Mais um dia quente e poeirento em San Miguel.
A professora se despediu do último aluno, agradecendo pela maçã. Ana era muito querida por todos e, ainda que a estação já não fosse mais propícia, as crianças ainda a presenteavam com maçãs, sempre que podiam. "An apple a day keep the doctor away!" - ela sorria enquanto caminhava pelas ruas de chão batido varridas pelos ventos estéreis daquela terra castigada.
Victor não demoraria a chegar. Como Sheriff a vida já não era tão sofrida quanto à época em que o marido era Texas Ranger. Ainda assim, Ana se preocupava. A estrela era a marca da lei, mas também trazia a ela uma sensação indefinida de desconforto. Principalmente desde que aquela estrela vermelha havia surgido no céu de San Miguel.
Havia conversado longamente com Guinnevere sobre ela.
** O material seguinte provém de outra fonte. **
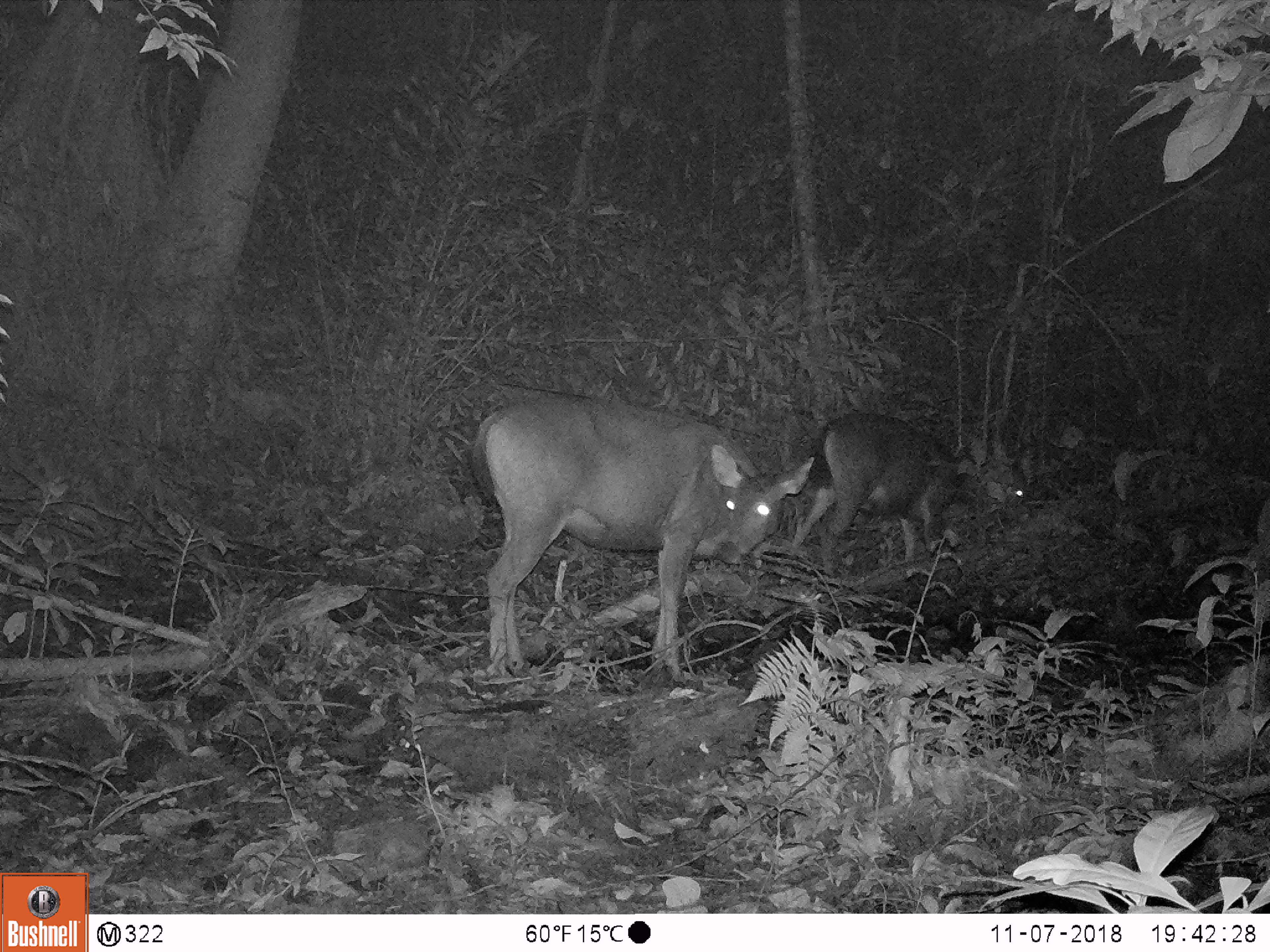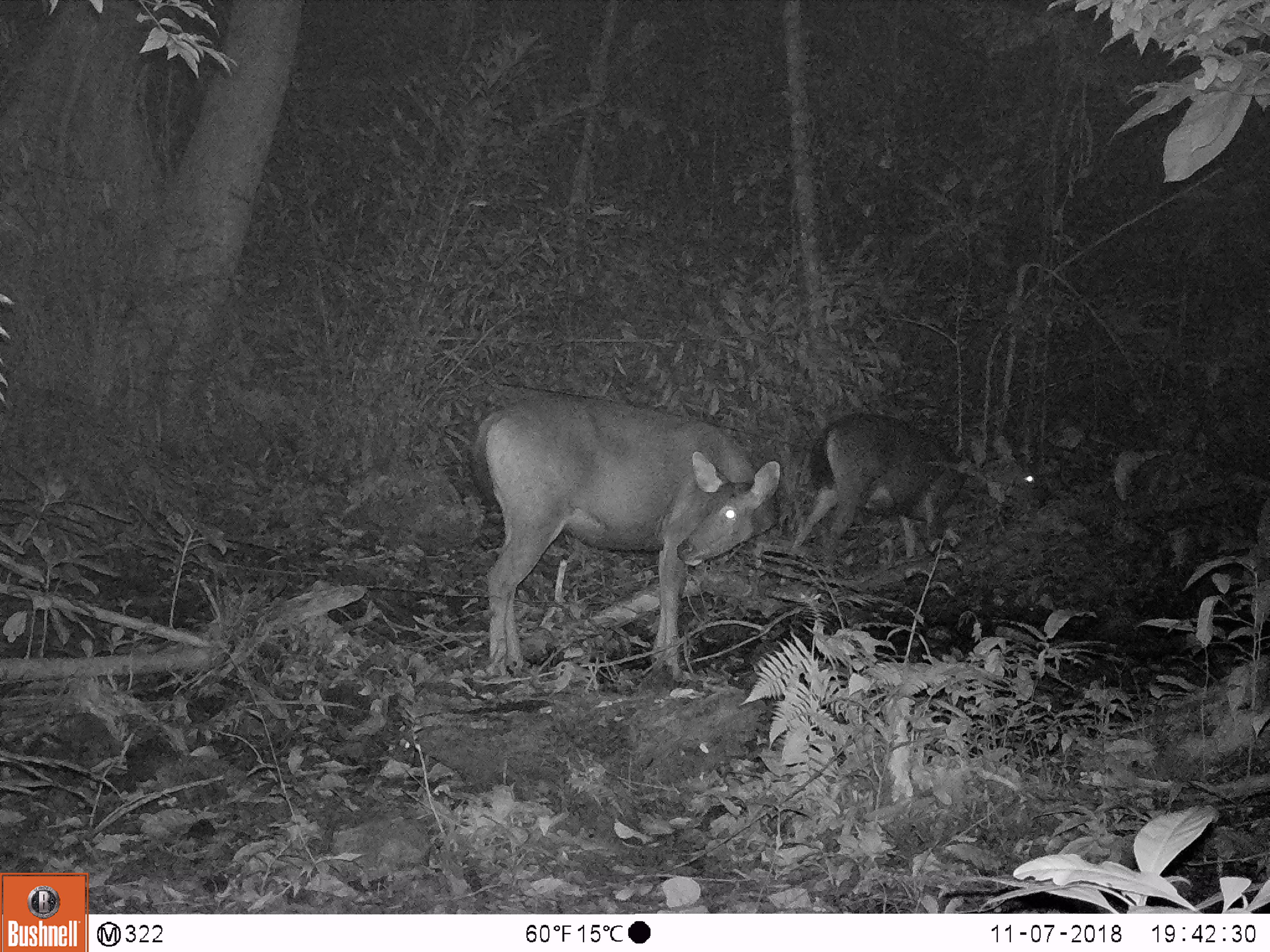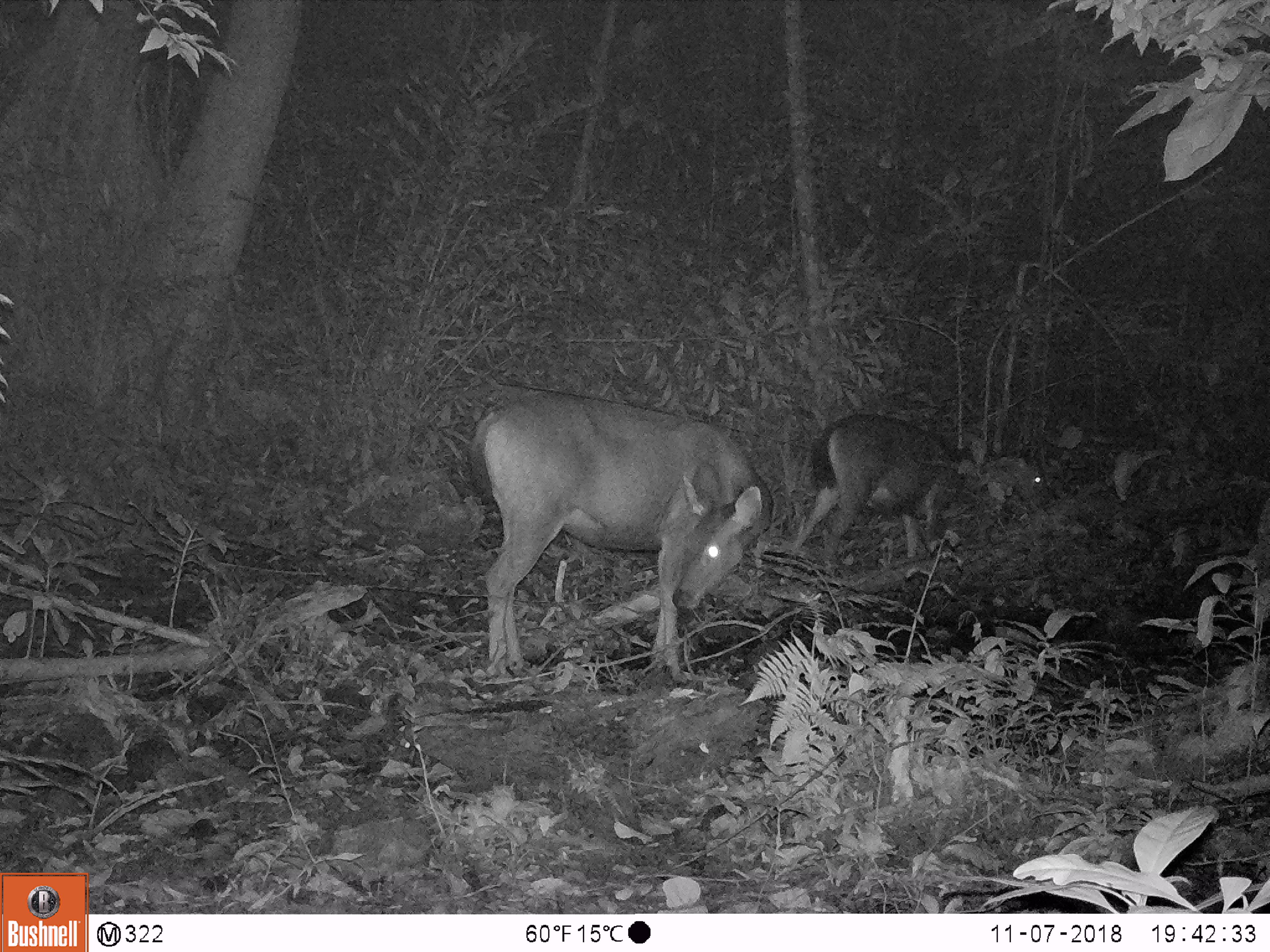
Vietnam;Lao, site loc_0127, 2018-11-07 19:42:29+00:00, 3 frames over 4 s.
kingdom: Animalia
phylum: Chordata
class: Mammalia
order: Artiodactyla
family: Cervidae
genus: Rusa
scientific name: Rusa unicolor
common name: sambar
Sambar (Rusa unicolor). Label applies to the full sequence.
A ruiva administrava sozinha o saloon local e era a melhor amiga que se poderia desejar. Esperta, de mente afiada, muito à frente de seu tempo. Enquanto as matronas sussurravam sobre superstições e maus-agouros, Guinnevere tinha sido clara com Ana: era algum tipo de cometa persistente, como um Halley que gostasse de entreter por mais tempo sua platéia. Ou era o Olho do Cramunhão, como andavam pregando na missa dominical. Tanto fazia. Enquanto houvesse gargantas secas, haveria saloons, e da porta do saloon para dentro, o único demônio que deveria preocupar alguém era a ruivinha com um rifle atrás do balcão.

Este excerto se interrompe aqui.